*INSTRUCTIONS FOR THE TASK*
The required output is the stretch from the line containing "Página 23 Birds_Tits_Autumn_Branches_Foliage_572675_1365x1024" through the line containing "Бордюры для грядок" in the records below, unaltered and with no pictures.

*SUPPLIED ENTRIES*
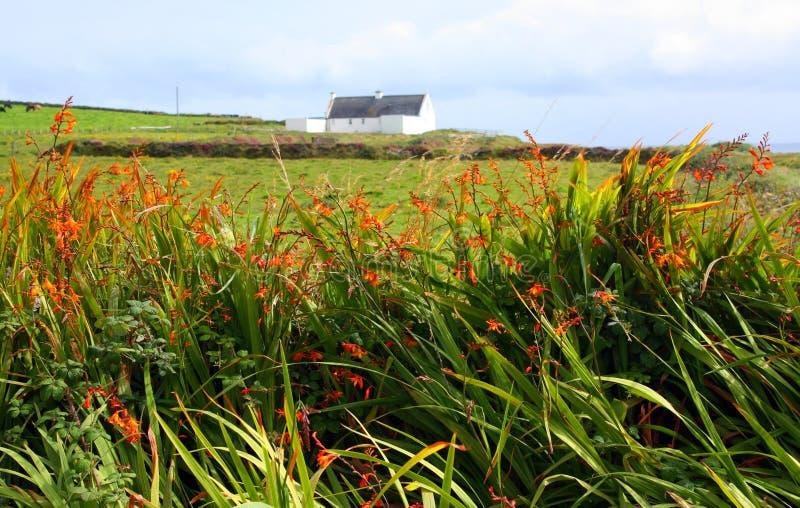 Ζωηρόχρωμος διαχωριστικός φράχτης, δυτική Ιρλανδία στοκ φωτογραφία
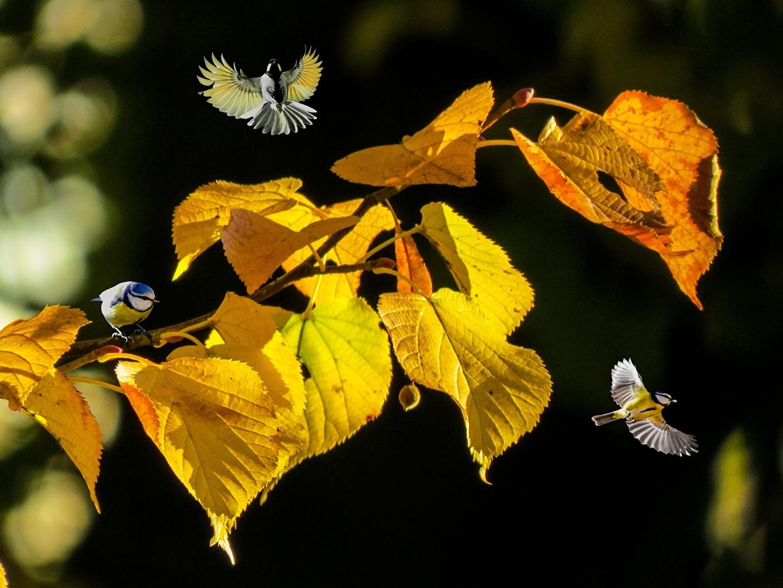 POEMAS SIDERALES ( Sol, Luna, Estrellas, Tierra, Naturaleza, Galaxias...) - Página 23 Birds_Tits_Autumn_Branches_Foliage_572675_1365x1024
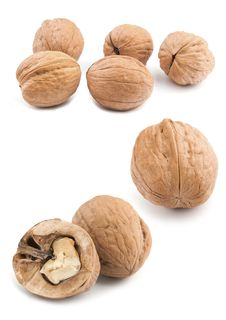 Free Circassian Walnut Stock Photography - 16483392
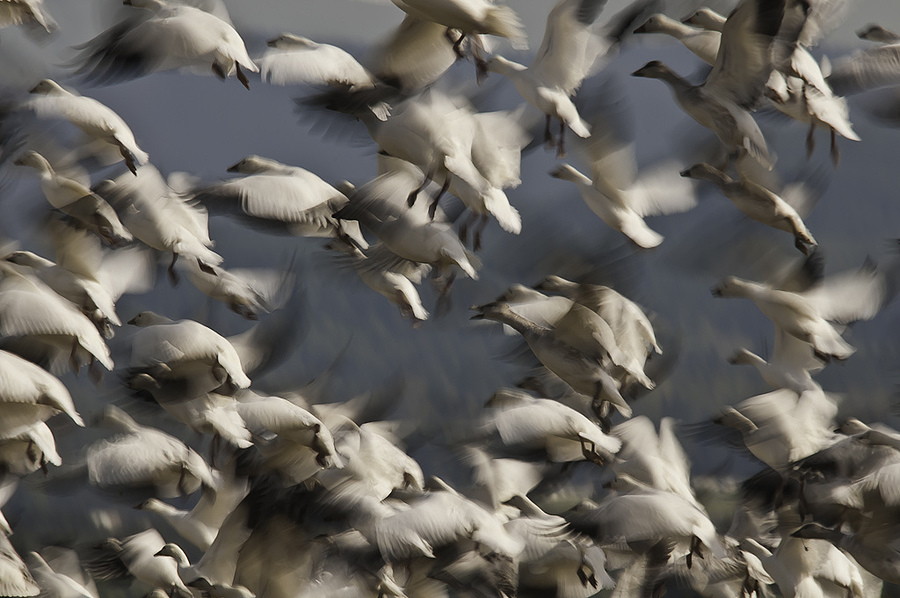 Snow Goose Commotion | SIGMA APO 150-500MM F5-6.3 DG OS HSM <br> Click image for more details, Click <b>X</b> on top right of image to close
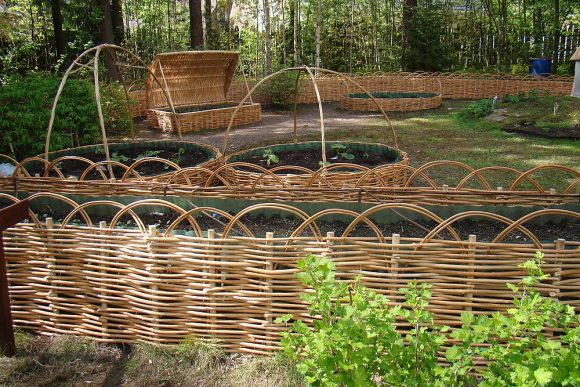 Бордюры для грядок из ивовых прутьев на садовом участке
* * *
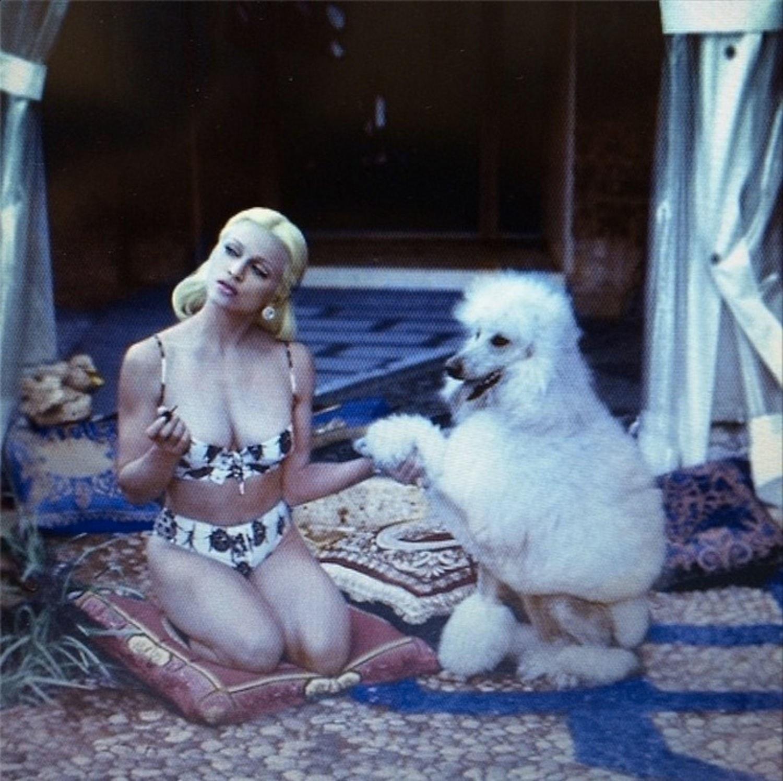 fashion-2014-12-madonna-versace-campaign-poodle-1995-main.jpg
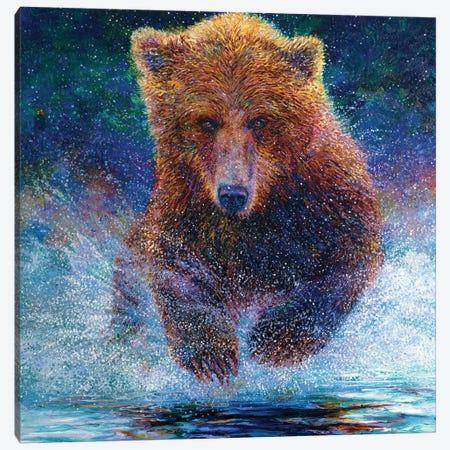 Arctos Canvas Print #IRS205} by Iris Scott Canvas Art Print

*TASK ANSWER*
 POEMAS SIDERALES ( Sol, Luna, Estrellas, Tierra, Naturaleza, Galaxias...) - Página 23 Birds_Tits_Autumn_Branches_Foliage_572675_1365x1024
 Free Circassian Walnut Stock Photography - 16483392
 Snow Goose Commotion | SIGMA APO 150-500MM F5-6.3 DG OS HSM <br> Click image for more details, Click <b>X</b> on top right of image to close
 Бордюры для грядок из ивовых прутьев на садовом участке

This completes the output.